The Leap Motion is a curious little gadget. It’s a tiny optical motion controller that enables gesture controls on your PC or Mac, shaped like an oversized USB mass storage device with silver edges and a weird little connector on the left hand side. The top is black yet slightly transparent to reveal the trackers underneath, and it’s bevelled in a sleek silver. The only way you’ll ever know it’s on is a little green light at the front or a discreet red light up the top.
It’s really no larger than a fun-size Crunchie bar, for example, but this thing will sit on your desk and track your hands as they wave above it and use that motion to control various apps.
Set-up on Windows or Mac couldn’t be easier. Download the helper app, plug in your device, and calibrate.
Leap Motion sees your hand via infrared and makes a 3D wireframe for the software to understand, you can then use software to set up contextual movements to trigger different actions.

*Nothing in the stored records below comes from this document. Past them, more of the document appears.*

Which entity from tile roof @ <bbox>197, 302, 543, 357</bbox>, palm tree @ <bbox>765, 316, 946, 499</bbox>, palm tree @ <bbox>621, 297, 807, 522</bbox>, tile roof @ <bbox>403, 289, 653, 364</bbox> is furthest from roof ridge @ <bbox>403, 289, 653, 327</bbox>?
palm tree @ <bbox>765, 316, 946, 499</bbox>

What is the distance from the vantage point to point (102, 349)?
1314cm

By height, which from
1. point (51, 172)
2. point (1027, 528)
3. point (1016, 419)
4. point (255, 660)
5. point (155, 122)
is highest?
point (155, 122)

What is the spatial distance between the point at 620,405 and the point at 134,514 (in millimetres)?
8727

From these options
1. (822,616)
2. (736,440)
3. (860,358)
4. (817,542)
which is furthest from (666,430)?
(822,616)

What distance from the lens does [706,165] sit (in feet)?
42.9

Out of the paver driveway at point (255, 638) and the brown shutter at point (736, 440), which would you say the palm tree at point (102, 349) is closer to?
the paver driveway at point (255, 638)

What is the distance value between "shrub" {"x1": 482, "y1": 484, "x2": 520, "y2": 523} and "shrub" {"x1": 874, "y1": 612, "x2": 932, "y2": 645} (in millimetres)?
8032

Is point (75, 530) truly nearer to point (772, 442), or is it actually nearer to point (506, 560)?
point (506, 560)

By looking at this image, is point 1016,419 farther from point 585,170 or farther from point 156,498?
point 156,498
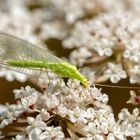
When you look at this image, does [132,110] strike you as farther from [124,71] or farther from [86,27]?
[86,27]

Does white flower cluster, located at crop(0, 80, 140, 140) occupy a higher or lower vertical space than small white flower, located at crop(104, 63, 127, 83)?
lower

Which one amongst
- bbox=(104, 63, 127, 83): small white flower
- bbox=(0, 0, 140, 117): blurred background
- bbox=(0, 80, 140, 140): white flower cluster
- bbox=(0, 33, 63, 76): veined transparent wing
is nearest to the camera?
bbox=(0, 80, 140, 140): white flower cluster

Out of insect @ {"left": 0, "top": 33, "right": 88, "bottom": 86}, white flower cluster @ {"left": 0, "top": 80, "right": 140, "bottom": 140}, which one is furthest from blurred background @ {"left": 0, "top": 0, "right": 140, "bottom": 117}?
insect @ {"left": 0, "top": 33, "right": 88, "bottom": 86}

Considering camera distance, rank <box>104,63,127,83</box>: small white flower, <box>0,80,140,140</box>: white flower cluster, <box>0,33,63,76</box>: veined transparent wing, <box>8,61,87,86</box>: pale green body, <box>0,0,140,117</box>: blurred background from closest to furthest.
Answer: <box>0,80,140,140</box>: white flower cluster → <box>8,61,87,86</box>: pale green body → <box>0,33,63,76</box>: veined transparent wing → <box>104,63,127,83</box>: small white flower → <box>0,0,140,117</box>: blurred background

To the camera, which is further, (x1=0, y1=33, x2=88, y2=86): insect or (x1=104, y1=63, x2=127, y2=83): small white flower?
(x1=104, y1=63, x2=127, y2=83): small white flower

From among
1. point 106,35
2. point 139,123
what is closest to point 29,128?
point 139,123

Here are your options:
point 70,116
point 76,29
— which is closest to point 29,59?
point 70,116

The basic effect is not unlike how Tom Cruise controls the display panels at pre-crime headquarters in Minority Report. Which is very cool.
There are a variety of games and apps the Leap Motion ships with, but to best illustrate how powerful it could be in hacking your system for productivity, we downloaded Better Touch Tool for Mac and got to work setting up a few Global gestures that would affect the whole system.
It’s simple really: using one finger (you can set up multi-finger gestures or even clapping gestures if you like), we decided to control iTunes. One finger gesturing up is Play, swiping left is Previous Track, swiping right is Next Track. What’s cool is how you can set it to also respond to circular motions. If I move my finger clockwise in a small circle, it will turn the speaker volume up. Counter-clockwise turns the volume down. It’s really incredible to experience.
We’re going to be experimenting with Dictation on Mountain Lion for the afternoon, and hopefully we’ll be able to bring you a whole article that we didn’t have to touch they keyboard once to write.
Using the Leap Motion requires nuance. It’s a subtle gadget, and it takes a little finesse to master. You can’t just go flailing your arms round like some un-coordinated dervish and expect it to work.
The only concern we’ve come across right now is how the Leap Motion interacts with overhead light. Our office looks more or less like an accounting firm as far as decor is concerned, complete with overhead halogen tube lights. Whenever we switched the lights on above the Leap Motion, it went a little crazy before saying that it would try to compensate for the new infrared light source that was interfering with the tracking. The compensation works, to a point, but there are still a few times when you’re waggling your hand above the unit with no response.
The success of the Leap Motion is really going to depend on what the community does with it. Whether gaming studios will integrate it into their games to make it more immersive, or whether app developers will allow their gear to be controlled with Leap. Right now it’s fun little novelty with so much potential. Hopefully it can be realised so you can be a Force-wielding Jedi at all times.